Tout est à repenser, reconstruire !! Je suis passée par plusieurs étapes avant et après ma prise de poste en télétravail.
En premier lieu, l'impatience de découvrir ce nouveau dispositif et, avoir la possibilité de reprendre contact avec les jeunes et l’équipe, un semblant de retour à une vie sociale. Puis, dans un second temps, est venu le questionnement sur cette nouvelle façon d’accompagner. Comment être au plus près du jeune malgré la distance physique ?
Nous nous efforçons d'y répondre au quotidien...Mais, la grande question résidatit dans le fait du comment j'allais bien pouvoir allier vie familiale et professionnelle ? Je dirais qu'en l'état actuel des choses, notre quotidien a nettement changé professionnellement et personnellement.
Le gros point noir revient au personnel. De plus, la nécessité d’alléger massivement le planning de mon compagnon a eu des répercussions sur le budget familial. Professionnellement : le manque de temps est le point noir bis. L’accompagnement éducatif d’un jeune à distance est pour moi nouveau, et questionnant. J'essaie de m'approprier au mieux les supports pour parvenir à les exploiter convenablement. Je garde espoir de pouvoir rapidement exercer à nouveau ma véritable fonction, celle avec un réel contact humain.
Finalement, je dirai qu'on se sent ni là..., ni ici... ! Des mots pour exprimer ce sentiment de culpabilité qui m'habite ; je suis absente ou pas complètement présente, autant auprès de mes enfants que les jeunes que j’accompagne.
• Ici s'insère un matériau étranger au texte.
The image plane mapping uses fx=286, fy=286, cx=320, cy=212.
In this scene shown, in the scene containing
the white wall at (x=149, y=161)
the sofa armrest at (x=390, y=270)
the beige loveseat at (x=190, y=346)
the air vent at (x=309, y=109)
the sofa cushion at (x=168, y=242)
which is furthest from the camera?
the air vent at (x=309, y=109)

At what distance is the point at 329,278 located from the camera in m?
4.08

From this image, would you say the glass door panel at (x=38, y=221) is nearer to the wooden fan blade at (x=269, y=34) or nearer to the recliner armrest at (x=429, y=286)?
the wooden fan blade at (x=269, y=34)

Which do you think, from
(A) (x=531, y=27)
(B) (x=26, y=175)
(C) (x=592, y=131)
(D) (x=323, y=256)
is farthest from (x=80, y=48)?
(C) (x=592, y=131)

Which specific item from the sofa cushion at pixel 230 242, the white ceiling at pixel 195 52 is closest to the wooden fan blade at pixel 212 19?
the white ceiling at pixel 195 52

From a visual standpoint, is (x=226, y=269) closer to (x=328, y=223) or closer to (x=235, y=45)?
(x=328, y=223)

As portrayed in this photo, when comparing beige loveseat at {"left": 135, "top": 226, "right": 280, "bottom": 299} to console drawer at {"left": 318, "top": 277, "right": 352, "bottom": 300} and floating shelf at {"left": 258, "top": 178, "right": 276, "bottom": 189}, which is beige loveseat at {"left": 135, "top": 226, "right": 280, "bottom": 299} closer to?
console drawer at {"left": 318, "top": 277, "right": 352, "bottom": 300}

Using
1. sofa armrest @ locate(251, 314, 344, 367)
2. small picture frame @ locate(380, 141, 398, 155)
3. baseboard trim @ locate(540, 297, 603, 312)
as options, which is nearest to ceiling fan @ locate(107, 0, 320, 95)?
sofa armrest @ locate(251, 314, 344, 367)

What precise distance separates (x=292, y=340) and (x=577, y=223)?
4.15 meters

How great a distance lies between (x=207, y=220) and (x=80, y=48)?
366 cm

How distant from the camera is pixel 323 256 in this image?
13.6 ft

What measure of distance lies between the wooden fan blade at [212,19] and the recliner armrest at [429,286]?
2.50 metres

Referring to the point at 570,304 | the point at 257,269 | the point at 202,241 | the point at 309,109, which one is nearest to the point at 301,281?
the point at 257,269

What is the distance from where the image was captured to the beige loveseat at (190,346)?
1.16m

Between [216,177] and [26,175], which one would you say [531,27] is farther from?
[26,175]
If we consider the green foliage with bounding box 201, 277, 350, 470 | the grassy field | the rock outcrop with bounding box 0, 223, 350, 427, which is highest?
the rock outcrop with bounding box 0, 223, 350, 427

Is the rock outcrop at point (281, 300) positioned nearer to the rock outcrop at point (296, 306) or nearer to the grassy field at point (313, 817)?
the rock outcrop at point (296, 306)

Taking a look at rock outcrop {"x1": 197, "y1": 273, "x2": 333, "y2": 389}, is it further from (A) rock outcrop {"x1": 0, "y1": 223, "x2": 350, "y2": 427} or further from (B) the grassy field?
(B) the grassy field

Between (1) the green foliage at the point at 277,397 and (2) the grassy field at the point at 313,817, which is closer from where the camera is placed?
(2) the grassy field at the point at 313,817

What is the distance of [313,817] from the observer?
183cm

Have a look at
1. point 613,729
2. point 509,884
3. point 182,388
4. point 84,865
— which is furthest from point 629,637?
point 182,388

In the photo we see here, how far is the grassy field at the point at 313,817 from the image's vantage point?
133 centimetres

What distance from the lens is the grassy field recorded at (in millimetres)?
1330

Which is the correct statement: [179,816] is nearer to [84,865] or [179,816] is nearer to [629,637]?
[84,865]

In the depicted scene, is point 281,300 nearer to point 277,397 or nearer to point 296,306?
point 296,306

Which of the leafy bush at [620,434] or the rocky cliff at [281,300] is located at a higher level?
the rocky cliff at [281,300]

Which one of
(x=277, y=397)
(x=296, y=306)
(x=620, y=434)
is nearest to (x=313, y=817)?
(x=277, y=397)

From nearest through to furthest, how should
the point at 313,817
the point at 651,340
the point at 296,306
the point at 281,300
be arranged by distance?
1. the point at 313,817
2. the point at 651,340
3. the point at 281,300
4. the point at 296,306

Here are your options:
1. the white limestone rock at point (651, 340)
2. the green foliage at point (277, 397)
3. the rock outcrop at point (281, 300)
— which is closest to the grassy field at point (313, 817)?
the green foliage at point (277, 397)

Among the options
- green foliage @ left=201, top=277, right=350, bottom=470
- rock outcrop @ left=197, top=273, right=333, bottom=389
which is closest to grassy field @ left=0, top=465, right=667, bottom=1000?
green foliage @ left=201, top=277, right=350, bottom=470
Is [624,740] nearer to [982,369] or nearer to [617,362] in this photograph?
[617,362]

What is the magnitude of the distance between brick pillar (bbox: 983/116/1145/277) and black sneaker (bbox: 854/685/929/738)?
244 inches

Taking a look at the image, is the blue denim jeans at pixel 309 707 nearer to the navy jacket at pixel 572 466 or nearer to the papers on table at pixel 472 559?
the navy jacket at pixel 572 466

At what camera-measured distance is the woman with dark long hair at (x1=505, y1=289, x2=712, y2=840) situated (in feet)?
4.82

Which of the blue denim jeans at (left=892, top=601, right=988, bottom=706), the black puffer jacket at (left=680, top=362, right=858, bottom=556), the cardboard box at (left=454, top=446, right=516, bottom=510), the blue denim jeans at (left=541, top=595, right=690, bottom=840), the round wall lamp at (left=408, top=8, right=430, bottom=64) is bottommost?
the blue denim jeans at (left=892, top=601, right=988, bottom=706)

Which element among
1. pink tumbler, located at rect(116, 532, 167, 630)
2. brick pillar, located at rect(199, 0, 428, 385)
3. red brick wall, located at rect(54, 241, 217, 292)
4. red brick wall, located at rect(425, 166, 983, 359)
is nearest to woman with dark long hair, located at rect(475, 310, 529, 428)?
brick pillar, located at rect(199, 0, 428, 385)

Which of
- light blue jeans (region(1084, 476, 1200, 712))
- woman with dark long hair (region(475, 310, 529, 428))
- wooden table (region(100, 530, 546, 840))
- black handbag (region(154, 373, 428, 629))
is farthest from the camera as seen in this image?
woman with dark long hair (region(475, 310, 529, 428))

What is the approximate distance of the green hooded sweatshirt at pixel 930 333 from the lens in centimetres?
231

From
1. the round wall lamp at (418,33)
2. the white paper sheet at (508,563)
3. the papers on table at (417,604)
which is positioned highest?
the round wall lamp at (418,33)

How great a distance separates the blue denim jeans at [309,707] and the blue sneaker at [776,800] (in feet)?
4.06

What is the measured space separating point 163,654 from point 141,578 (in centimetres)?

Mais par chance, le soutien de mes proches et autant de mes collègues, m'aide à penser les choses différemment.
Et ce, pour tenter de trouver un nouvel équilibre tant professionnellement que personnellement.
La positivité ou la négativité, peu importe, elle oscille, l'importance c'est l'acceptation pour avancer. Maintenant j’attends la prochaine étape... le prochain changement,...patience et adaptation sont de mises...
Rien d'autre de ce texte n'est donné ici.